Your assignment: The lines from the start of the data through the line with "There was a solar flare." are to be returned verbatim; all later lines are to be omitted.

Records for this task:
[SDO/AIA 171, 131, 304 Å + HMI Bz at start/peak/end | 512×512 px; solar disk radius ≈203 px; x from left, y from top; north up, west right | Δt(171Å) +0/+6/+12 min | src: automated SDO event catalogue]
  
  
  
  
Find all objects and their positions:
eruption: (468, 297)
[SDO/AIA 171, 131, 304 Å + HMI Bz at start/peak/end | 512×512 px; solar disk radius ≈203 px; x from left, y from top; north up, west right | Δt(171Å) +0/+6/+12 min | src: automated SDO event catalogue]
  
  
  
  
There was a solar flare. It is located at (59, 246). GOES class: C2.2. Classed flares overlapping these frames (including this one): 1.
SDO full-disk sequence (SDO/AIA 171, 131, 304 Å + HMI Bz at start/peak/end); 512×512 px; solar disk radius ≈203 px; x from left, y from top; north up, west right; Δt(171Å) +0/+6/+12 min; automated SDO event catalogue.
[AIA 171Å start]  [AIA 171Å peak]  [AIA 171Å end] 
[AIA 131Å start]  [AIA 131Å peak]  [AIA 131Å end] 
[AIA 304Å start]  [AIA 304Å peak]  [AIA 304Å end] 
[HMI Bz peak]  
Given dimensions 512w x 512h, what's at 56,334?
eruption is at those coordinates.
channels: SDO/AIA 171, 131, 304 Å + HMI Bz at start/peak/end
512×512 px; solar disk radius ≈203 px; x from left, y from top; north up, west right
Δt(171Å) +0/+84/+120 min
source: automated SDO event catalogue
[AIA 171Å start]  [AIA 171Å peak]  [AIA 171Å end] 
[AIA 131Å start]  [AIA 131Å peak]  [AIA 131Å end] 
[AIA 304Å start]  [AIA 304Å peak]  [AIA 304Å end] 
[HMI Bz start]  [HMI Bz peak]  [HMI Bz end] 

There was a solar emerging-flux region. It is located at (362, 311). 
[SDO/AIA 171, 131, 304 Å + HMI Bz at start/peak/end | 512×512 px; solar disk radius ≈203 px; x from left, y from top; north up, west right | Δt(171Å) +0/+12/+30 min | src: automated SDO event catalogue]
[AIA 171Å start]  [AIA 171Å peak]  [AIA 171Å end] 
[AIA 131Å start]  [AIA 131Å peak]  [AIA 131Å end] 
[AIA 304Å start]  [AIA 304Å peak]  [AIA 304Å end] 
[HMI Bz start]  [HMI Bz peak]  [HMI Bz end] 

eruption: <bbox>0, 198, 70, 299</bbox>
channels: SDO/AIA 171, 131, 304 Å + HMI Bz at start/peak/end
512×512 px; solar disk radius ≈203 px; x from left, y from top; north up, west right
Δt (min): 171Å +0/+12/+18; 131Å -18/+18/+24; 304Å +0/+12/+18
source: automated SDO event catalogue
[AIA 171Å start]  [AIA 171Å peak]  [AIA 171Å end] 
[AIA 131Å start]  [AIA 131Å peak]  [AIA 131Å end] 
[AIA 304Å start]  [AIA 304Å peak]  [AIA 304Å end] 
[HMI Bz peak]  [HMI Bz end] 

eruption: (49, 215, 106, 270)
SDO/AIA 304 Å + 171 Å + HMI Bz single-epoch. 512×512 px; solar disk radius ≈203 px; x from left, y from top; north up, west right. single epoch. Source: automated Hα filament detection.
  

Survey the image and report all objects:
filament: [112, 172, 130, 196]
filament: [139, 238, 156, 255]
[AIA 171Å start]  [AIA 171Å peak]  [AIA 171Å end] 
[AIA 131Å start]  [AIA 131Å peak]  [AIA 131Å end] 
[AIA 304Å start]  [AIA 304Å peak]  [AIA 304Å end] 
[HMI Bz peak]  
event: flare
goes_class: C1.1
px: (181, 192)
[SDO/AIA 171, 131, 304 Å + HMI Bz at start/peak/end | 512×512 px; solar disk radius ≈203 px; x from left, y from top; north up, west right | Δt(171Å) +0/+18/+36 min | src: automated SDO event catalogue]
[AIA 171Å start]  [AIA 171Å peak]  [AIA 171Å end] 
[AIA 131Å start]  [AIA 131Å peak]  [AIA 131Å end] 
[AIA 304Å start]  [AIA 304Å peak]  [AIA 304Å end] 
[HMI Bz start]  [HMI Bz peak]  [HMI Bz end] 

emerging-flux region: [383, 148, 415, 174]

Output:
[SDO/AIA 171, 131, 304 Å + HMI Bz at start/peak/end | 512×512 px; solar disk radius ≈203 px; x from left, y from top; north up, west right | Δt(171Å) +0/+6/+12 min | src: automated SDO event catalogue]
  
  
  
  
Find all objects and their positions:
eruption: (468, 297)
[SDO/AIA 171, 131, 304 Å + HMI Bz at start/peak/end | 512×512 px; solar disk radius ≈203 px; x from left, y from top; north up, west right | Δt(171Å) +0/+6/+12 min | src: automated SDO event catalogue]
  
  
  
  
There was a solar flare. It is located at (59, 246). GOES class: C2.2. Classed flares overlapping these frames (including this one): 1.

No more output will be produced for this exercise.